A generative approach to robust machine learning



Vikash Sehwag (Princeton University)

Vikash is a PhD candidate in Electrical Engineering at Princeton University. He is interested in research problems at the intersection of security, privacy, and machine learning. Some topics he has worked on are adversarial robust supervised / self-supervised learning, adversarial robustness in compressed neural networks, self-supervised detection of outliers, robust open-world machine learning, and privacy leakage in large scale deep learning. He is co-advised by Prateek Mittal and Mung Chiang. Before joining Princeton, he completed my undergraduate in E&ECE (with minor in CS) from IIT Kharagpur, India. He earlier had an amazing summer internship experience at Microsoft Research, Redmond. Before that, He spent a wonderful summer working with Heinz Koeppl at TU Darmstadt. He has also received Qualcomm Innovation Fellowship in 2019.



Short Abstract: My talk will focus on the emerging direction of making machine learning reliable by incorporating data-distribution information through generative models.
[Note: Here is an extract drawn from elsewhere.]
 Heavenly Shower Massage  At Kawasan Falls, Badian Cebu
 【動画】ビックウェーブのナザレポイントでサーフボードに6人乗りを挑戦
It is natural to ask, why would generative models help, how much generative models can even help, or which generative models are most helpful? I will present a framework catered to answering these questions. In particular, I’ll demonstrate why we should use diffusion-based generative models, instead of generative adversarial networks (GANs) in robust learning applications. Though diffusion-based generative models are an unbounded source of data, their sampling process is hard to guide toward specific regions. I will discuss the techniques we developed to enable guided sampling from regions critical to robust learning.